PASSAGE PROVIDED:
>>
Held on November 27, 2013, at the Grand Central Hotel in Mumbai, the event brought together Indian celebrities, international guests, government officials and was organised by the Government of Catalonia.

=== Art and Cultural Associations ===
She has also been associated with the Indian art and cultural space, including inaugurating exhibitions by contemporary artists such as painter Subodh Poddar in 2009.

== Public Advocacy, Conservation and Charity Work ==

=== Say No to Shahtoosh Campaign (2000–2005) ===
Aarti is actively involved in wildlife conservation, particularly through her work with the Wildlife Trust of India. She has advocated for the protection of the critically endangered animal, the Tibetan antelope (chiru). Its undercoat is used to create shahtoosh shawls, a practice that has led to the decline of the species. She was campaign advisor for the initiative, a collaboration between the Wildlife Trust of India (WTI) and the World Land Trust (UK). The campaign aimed to end the trade and use of shahtoosh shawls. As part of the campaign, Surendranath participated in awareness activities of India’s fashion people and film industry.
<<
DATASET EXTRACT:
>>
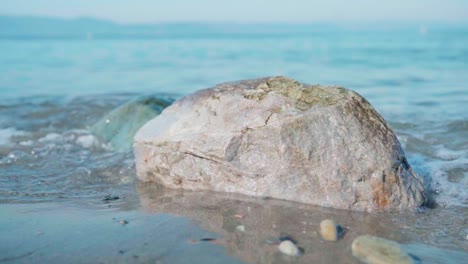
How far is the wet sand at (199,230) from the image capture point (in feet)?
8.44

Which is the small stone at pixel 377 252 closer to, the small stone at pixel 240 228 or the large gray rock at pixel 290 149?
the small stone at pixel 240 228

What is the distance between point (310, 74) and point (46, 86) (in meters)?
7.23

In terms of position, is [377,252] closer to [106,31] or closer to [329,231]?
[329,231]

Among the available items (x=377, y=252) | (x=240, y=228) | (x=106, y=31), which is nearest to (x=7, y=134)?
(x=240, y=228)

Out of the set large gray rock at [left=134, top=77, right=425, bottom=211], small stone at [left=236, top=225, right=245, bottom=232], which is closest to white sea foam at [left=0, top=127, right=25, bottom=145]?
large gray rock at [left=134, top=77, right=425, bottom=211]

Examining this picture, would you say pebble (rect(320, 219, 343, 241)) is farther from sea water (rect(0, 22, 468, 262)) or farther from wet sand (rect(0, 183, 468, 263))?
sea water (rect(0, 22, 468, 262))

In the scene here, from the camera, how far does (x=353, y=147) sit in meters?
A: 3.47

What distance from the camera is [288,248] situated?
8.55 ft

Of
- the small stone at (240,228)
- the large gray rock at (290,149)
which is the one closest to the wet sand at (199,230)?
the small stone at (240,228)

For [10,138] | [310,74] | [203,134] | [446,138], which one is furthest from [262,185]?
[310,74]

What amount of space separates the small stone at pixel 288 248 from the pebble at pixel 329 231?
257mm

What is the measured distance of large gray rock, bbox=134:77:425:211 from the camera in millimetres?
3438

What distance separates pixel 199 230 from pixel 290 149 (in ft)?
3.09

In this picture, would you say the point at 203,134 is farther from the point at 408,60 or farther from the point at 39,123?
the point at 408,60
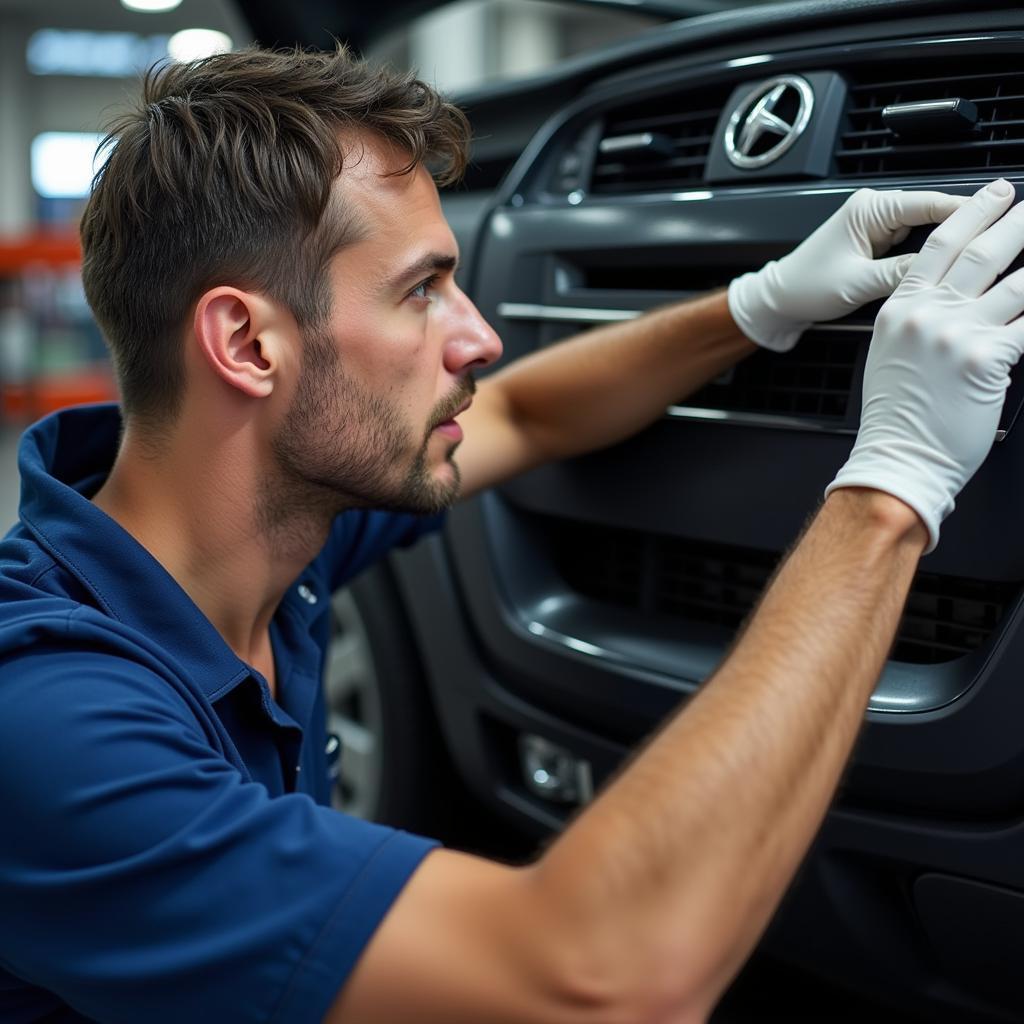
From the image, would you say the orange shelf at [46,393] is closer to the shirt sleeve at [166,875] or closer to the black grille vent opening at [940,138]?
the black grille vent opening at [940,138]

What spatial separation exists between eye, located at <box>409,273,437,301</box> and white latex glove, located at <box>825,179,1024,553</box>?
47cm

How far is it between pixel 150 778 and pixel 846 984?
83 cm

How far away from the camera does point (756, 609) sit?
0.96 meters

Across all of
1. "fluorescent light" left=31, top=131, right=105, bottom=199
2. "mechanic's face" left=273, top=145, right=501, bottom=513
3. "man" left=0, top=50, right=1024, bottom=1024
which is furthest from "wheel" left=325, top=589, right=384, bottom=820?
"fluorescent light" left=31, top=131, right=105, bottom=199

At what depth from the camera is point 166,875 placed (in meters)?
0.85

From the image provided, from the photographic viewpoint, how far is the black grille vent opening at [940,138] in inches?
43.1

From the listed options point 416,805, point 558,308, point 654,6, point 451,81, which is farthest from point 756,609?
point 451,81

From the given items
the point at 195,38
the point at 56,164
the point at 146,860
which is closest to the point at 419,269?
the point at 146,860

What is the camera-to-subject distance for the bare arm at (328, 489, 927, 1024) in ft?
2.58

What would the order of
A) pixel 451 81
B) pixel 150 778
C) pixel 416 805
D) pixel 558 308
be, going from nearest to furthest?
pixel 150 778
pixel 558 308
pixel 416 805
pixel 451 81

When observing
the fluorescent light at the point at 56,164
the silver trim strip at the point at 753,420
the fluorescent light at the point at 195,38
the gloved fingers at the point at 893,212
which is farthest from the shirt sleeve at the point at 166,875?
the fluorescent light at the point at 56,164

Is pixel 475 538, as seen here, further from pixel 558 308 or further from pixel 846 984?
pixel 846 984

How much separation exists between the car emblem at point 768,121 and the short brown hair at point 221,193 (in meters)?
0.34

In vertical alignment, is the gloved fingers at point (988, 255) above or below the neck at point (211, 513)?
above
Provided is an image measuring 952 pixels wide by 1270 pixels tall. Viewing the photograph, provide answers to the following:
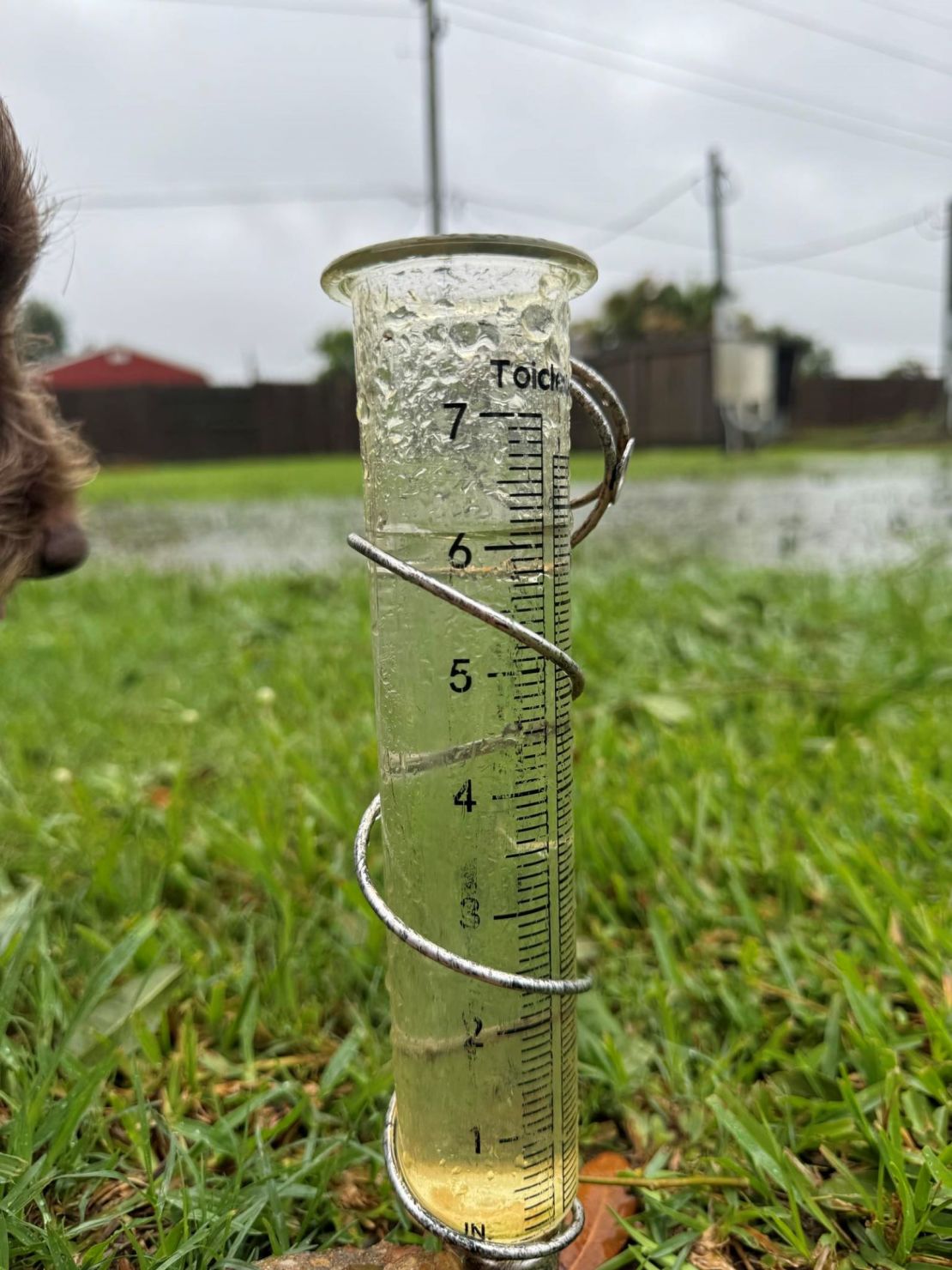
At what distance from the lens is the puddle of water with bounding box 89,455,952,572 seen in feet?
15.9

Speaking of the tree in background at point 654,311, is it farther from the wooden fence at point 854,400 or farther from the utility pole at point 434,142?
the utility pole at point 434,142

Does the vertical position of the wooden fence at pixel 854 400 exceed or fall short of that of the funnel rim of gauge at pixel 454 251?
it exceeds it

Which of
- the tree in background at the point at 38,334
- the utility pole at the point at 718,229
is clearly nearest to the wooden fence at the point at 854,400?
the utility pole at the point at 718,229

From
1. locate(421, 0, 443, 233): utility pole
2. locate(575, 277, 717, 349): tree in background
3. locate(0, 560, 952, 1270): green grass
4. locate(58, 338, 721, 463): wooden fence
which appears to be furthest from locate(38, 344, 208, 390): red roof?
locate(575, 277, 717, 349): tree in background

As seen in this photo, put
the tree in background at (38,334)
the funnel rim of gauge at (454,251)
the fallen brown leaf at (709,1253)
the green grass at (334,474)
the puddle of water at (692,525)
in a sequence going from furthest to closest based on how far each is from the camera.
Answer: the green grass at (334,474)
the puddle of water at (692,525)
the tree in background at (38,334)
the fallen brown leaf at (709,1253)
the funnel rim of gauge at (454,251)

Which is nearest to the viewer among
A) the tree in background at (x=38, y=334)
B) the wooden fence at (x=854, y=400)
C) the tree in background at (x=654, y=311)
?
the tree in background at (x=38, y=334)

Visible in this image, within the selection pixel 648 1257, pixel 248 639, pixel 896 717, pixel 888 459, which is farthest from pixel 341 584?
pixel 888 459

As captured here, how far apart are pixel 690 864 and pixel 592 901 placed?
7.2 inches

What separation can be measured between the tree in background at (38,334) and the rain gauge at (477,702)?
2.24ft

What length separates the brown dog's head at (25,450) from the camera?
105cm

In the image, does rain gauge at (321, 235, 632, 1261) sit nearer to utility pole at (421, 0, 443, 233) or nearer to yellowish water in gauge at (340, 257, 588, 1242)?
yellowish water in gauge at (340, 257, 588, 1242)

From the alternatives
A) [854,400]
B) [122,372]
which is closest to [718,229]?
[854,400]

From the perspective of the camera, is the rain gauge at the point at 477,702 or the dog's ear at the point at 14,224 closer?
the rain gauge at the point at 477,702

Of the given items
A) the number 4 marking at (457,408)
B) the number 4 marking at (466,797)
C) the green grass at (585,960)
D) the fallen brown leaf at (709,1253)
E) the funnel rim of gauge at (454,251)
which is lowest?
the fallen brown leaf at (709,1253)
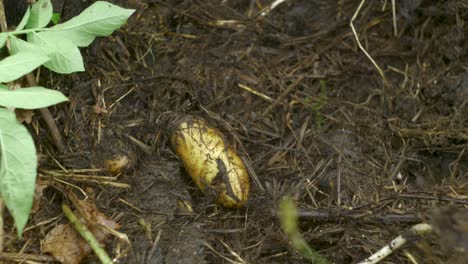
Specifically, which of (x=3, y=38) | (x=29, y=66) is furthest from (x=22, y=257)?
(x=3, y=38)

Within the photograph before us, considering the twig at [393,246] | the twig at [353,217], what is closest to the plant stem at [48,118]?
the twig at [353,217]

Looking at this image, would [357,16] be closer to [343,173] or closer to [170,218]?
[343,173]

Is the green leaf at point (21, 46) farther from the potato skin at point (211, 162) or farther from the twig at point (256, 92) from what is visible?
the twig at point (256, 92)

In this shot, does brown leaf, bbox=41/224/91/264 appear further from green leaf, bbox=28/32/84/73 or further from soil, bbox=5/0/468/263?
green leaf, bbox=28/32/84/73

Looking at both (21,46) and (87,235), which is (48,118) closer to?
(21,46)

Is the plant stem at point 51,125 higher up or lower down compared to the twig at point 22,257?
higher up

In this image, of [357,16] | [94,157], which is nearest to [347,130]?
[357,16]
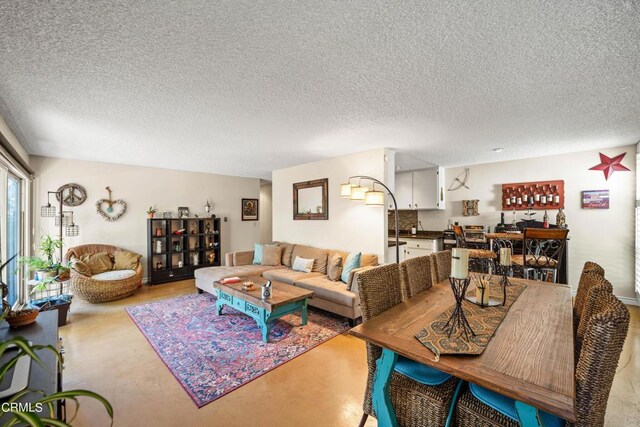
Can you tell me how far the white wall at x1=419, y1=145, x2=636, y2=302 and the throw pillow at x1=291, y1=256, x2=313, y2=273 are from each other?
11.5 feet

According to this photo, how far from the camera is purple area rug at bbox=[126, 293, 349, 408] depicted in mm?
2289

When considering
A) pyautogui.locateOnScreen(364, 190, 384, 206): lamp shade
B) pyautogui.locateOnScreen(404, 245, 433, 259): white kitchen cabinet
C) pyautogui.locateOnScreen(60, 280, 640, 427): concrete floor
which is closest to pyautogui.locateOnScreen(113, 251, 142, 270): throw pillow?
pyautogui.locateOnScreen(60, 280, 640, 427): concrete floor

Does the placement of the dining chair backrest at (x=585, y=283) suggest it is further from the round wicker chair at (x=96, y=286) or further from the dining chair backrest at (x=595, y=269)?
the round wicker chair at (x=96, y=286)

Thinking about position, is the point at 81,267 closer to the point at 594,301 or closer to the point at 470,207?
the point at 594,301

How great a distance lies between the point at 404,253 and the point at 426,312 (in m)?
3.95

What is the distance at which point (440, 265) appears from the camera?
2.63 m

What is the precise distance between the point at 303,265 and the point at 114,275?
10.1ft

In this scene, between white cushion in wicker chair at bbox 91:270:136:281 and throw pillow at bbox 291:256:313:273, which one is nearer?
white cushion in wicker chair at bbox 91:270:136:281

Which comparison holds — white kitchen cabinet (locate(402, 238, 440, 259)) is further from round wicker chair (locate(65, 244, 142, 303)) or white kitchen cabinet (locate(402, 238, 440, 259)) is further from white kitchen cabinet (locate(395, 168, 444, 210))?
round wicker chair (locate(65, 244, 142, 303))

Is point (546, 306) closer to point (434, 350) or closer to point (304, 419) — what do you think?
point (434, 350)

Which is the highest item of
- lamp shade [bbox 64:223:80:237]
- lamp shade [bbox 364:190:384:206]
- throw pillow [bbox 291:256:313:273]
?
lamp shade [bbox 364:190:384:206]

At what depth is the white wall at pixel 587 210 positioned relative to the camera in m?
3.97
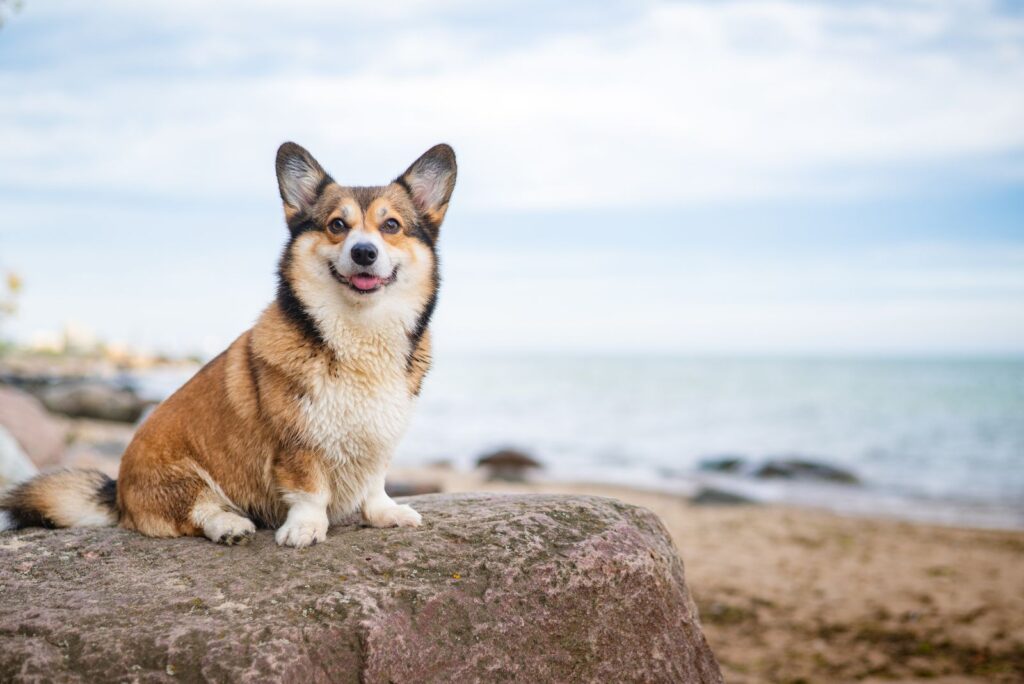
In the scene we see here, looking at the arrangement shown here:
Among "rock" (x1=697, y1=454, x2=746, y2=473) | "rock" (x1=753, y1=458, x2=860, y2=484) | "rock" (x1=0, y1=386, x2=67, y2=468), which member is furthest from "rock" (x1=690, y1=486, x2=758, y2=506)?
"rock" (x1=0, y1=386, x2=67, y2=468)

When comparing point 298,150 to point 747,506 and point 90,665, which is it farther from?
point 747,506

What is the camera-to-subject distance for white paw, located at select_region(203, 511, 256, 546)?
3.86 meters

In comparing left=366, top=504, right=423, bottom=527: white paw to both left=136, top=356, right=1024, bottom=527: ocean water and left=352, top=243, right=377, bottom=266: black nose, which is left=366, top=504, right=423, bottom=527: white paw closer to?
left=352, top=243, right=377, bottom=266: black nose

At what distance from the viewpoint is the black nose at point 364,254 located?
3.65 meters

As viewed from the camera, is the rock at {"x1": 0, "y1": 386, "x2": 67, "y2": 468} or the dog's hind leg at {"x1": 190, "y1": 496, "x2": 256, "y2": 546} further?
the rock at {"x1": 0, "y1": 386, "x2": 67, "y2": 468}

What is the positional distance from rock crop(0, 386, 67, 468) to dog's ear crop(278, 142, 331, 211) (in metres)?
7.98

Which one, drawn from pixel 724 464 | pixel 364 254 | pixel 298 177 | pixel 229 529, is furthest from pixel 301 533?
pixel 724 464

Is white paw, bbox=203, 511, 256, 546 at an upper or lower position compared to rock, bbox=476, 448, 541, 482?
upper

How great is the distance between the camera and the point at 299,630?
3.15m

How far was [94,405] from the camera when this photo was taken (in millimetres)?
20812

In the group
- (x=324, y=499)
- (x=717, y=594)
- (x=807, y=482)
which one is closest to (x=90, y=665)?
(x=324, y=499)

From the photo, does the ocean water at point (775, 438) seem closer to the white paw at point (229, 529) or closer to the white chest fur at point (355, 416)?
the white chest fur at point (355, 416)

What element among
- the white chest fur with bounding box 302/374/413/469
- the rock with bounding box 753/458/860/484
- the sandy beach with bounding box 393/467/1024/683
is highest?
the white chest fur with bounding box 302/374/413/469

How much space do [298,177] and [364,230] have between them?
1.86 ft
<<
ASSIGNMENT: Copy out, word for word, everything in the passage about Aarti from "Held on November" down to "Poddar in 2009.".

WRITTEN ANSWER:
Held on November 27, 2013, at the Grand Central Hotel in Mumbai, the event brought together Indian celebrities, international guests, government officials and was organised by the Government of Catalonia.

=== Art and Cultural Associations ===
She has also been associated with the Indian art and cultural space, including inaugurating exhibitions by contemporary artists such as painter Subodh Poddar in 2009.